No podemos, ante esta Asamblea, dejar de plantearnos el problema de lo originalmente auténtico para la sierva de Cristo en los pobres, es decir, no podemos dejar de interrogarnos sobre los incesantes llamamientos que surgen de la miseria en el mundo y, paralelamente, de las injusticias. Se podrían citar muchas que sublevan a los pobres. Me limitaré a señalar el precio por día de un hotel de cualquier cadena internacional.
«Parece indispensable renovar y aclarar el conocimiento que tenemos de la voluntad de Dios sobre nosotras y fijar sus puntos esenciales» (Madre Guillemin).

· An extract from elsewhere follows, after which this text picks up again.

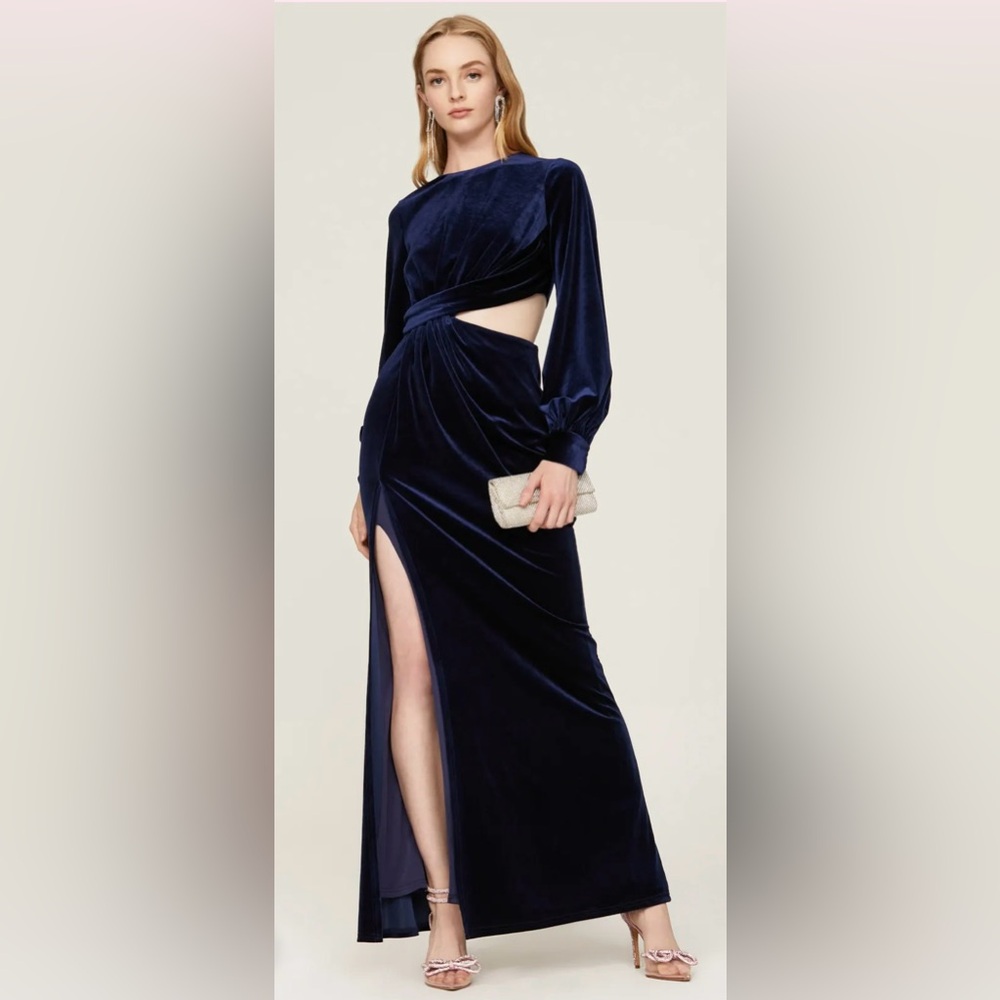 Elegant Navy Velvet Maxi Dress with Long Sleeves and Side Cutout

¿Cómo concebir a la Hija de la Caridad hoy, en su vida consagrada, en su vida comunitaria, en su vida de servicio y en su inserción en la Iglesia y en el mundo? Es preciso que adoptemos una posición. Y también en este punto hemos de mirar a nuestros Fundadores. Las ideas nuevas, las vías nuevas no germinan espontáneamente. Las iniciativas brotan del amor. La extraordinaria fecundidad misionera de la Compañía proviene de que ha recurrido incesantemente al Espíritu de amor. «Todo lo consistente viene del Espíritu y tiende por ello a lo alto», decía Teilhard.

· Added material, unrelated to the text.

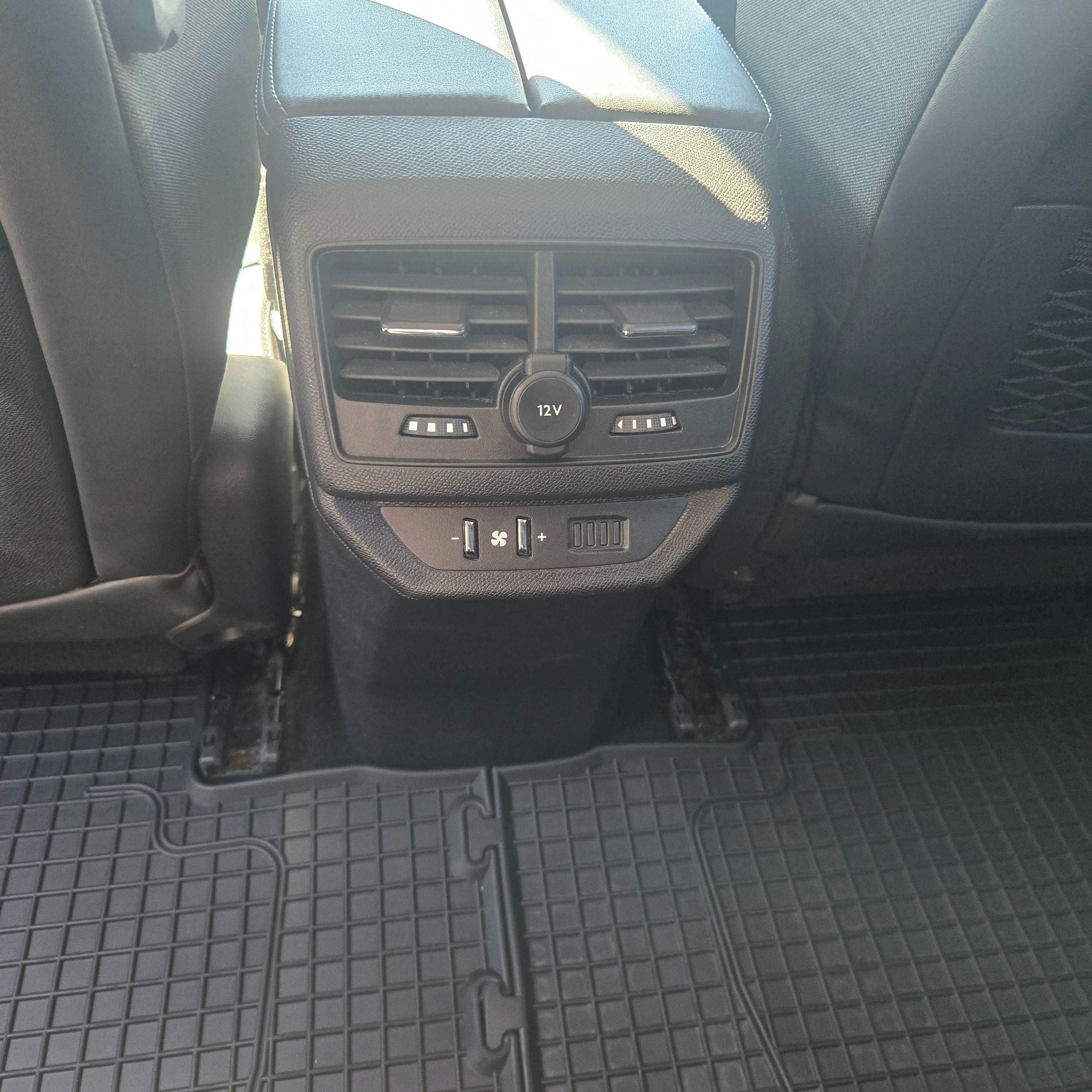 Peugeot 5008, ALLURE, 1.2 PureTech 130 S&S - fotka 6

¿Pedimos bastante al Espíritu «que nos envíe su luz y su verdad para que nos indiquen el camino?».18
Lo originalmente auténtico es también esa insistencia especial con que nuestros Fundadores recurrían al Espíritu Santo. Este Divino Espíritu impregnó toda la vida de santa Luisa, y san Vicente decía a las Hermanas, el 25 de enero de 1643, «que el Espíritu Santo derrame en vuestros corazones las luces que necesitáis, para caldearlo con un gran fervor».19
Releyendo las cartas del P. Bonnet, he encontrado en ellas una fuente de optimismo. Ejerció el generalato cuando la Compañía contaba apenas cien años. Y, sin embargo, propone a las Hermanas revisiones de vida encaminadas a una reorientación, hacia la autenticidad vocacional, y lo hace con enérgicas y sabrosas expresiones. Hoy, son otras nuestras dificultades y nuestras deficiencias, pero esta lectura me ha dado la certidumbre de que en todas las épocas se necesita renovar una confrontación con los orígenes, a fin de que el servicio a Cristo en los pobres se renueve también, tanto en el corazón de cada una de las Hijas de la Caridad como en el corazón mismo de la Compañía, gracias a que se viven con radicalidad y sinceridad las exigencias de la vocación en el amor, la humildad y la sencillez.